His pacifist stance and passiveness in close defeat, which long ago became tiresome to many, seemed particularly eccentric this time. He was hardly passive in the ring, though, as he stayed with Ellis in a tough, cruel fight that saw the WBA champion come fearfully apart. The nose was fractured in the second round, and it streamed blood until the end. Ellis also damaged his left thumb in that round and took a nasty gash over his right eye (six or seven stitches) when Floyd caught him with another jab after the one to the nose.
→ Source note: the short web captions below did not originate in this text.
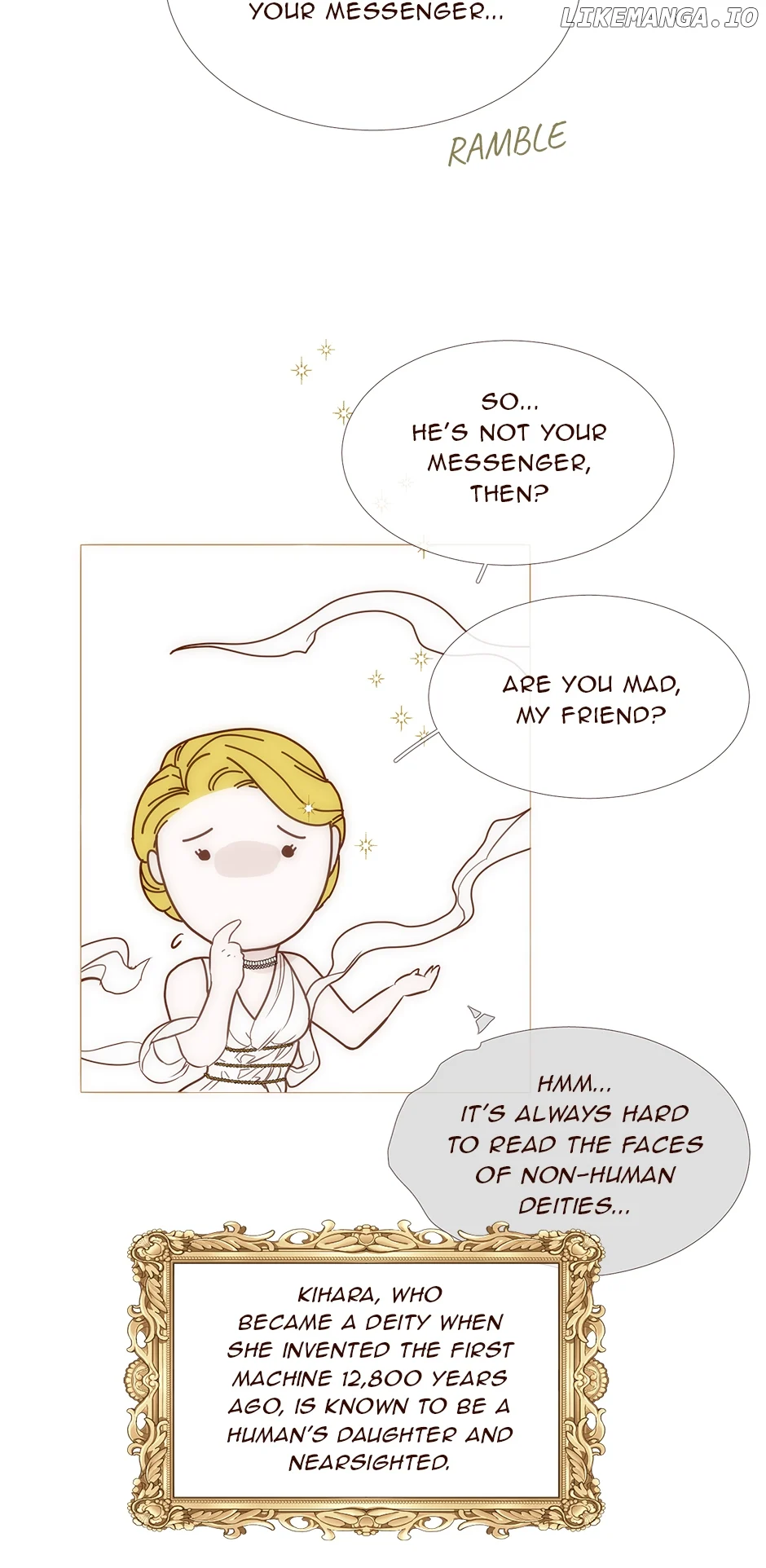 Bear with Me Chapter 11 - Page 63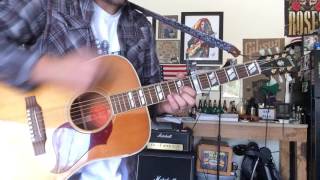 If It Takes a Lifetime - Jason Isbell cover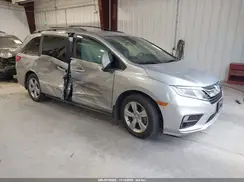 5FNRL6H74KB110654 2019 HONDA ODYSSEY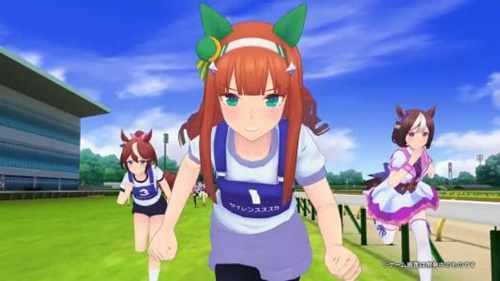 《赛马娘》RP是什么意思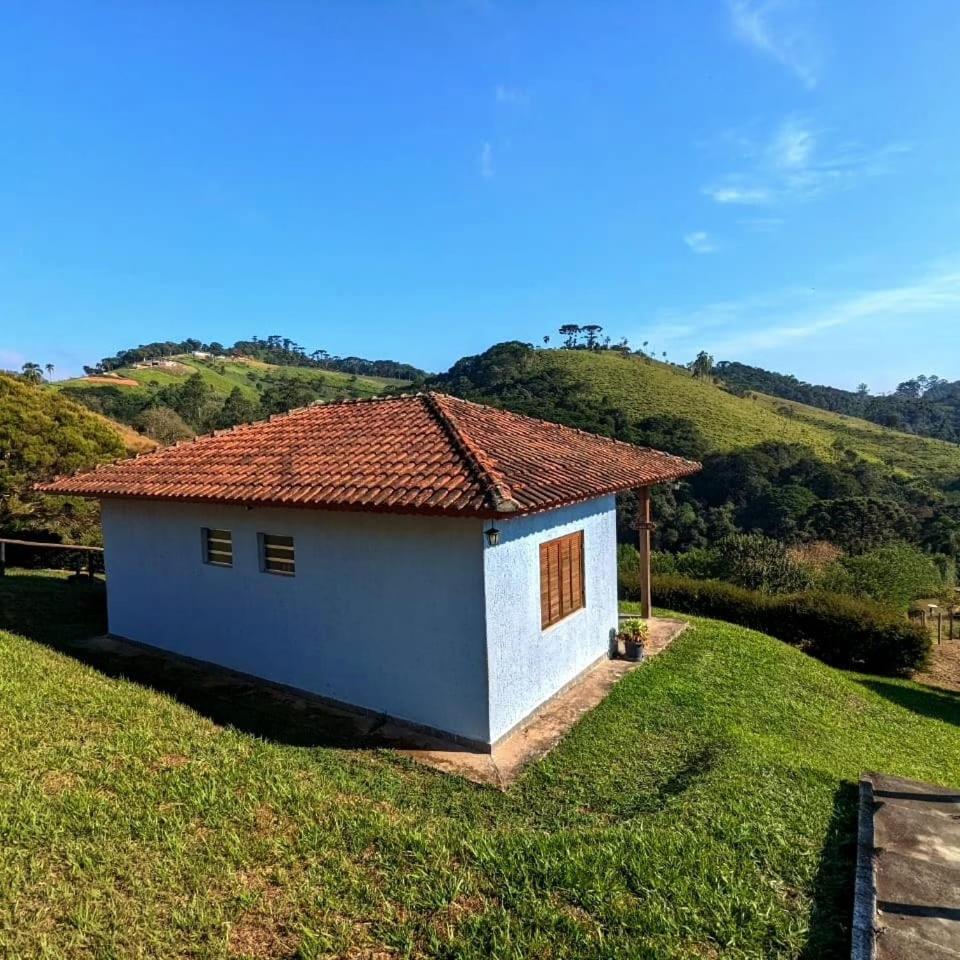 סנטו אנטוניו דו פינהאל Estrela Da Serra Hotel Fazenda מראה חיצוני תמונה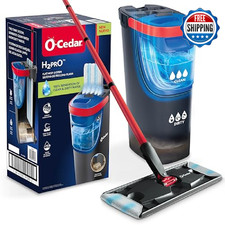 Cedar h2pro flat mop - h2pro,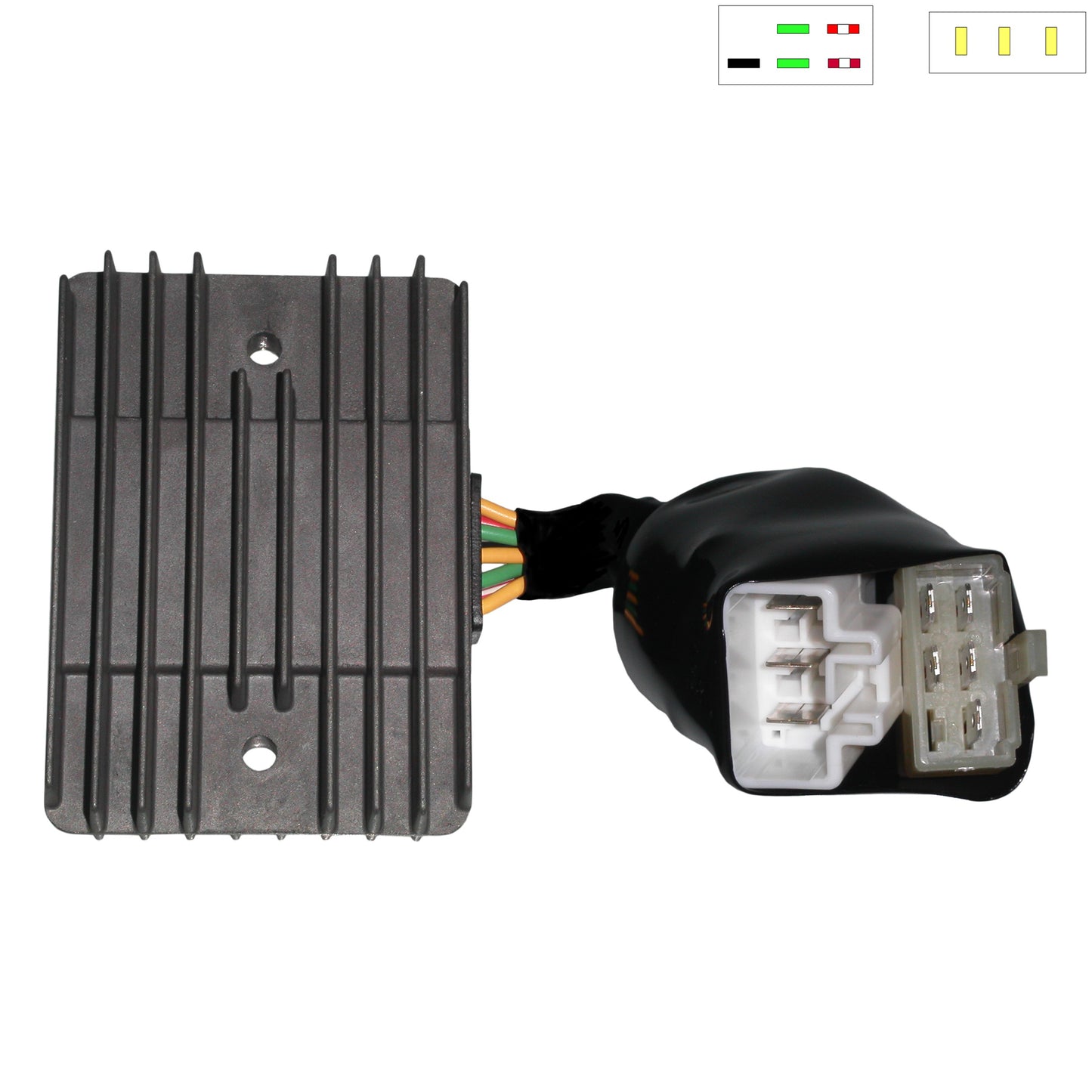 Tourmax Regulator Rectifier CBR1100XXX-Y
Unquestionably, the nose distracted Ellis and hurt his fight, but Patterson's effort cannot be underrated. If you believe that Ellis won (the referee, Harold Valan, the only official, scored it 9-6 but many newsmen had it exactly opposite), he most certainly won it in the 15th and final round. The fight appeared even until that point, but then Ellis, sensing his dangerous position, the screams from his corner piercing his ego, finally stepped out and did what he was supposed to do, did what he is capable of. He had fought a long, hard fight but he reached back for what was left in his hurt body and laid it all on Floyd. He dug a left into Floyd's liver and stayed right on him and in the middle of the round he caught him with a pair of whistling right hands, and Patterson was on his way out. Patterson's eyes stared out blankly now, pain masking his face, but Ellis could not finish him.

Patterson was in serious trouble other times early in the fight, once in the third round from a left hook and a right hand in close and then again in the fifth from two right hands, one high on the head that seemed to freeze him in midair. Yet he escaped what he calls "the black spot," that one flashing moment of instant darkness that has haunted him throughout his career, usually early in a fight, when he seems to be most vulnerable. Over the years he has been knocked down 22 times, eight times by Johansson alone.

The fact that Ellis did not knock Patterson out or even down does not necessarily reveal any inability to punch. Twice after catching Patterson, Ellis appeared to hold him up, refusing to let him drop. A number of things combined to make this fight close. First, Ellis, by his own admission, had underestimated Patterson. Second, Ellis, though he looked extremely sharp in the gym, was constantly worried about his weight, so much so that he did nothing the final two days but sit around eating "like a pig." He weighed in at 198 pounds, much too heavy for his style of fighting. Third, Ellis concentrated entirely too much on his right hand, and too often failed to put punches together. Fourth, Patterson made some rounds look quite close by volleying, with some of his old notable hand speed, in the last minute.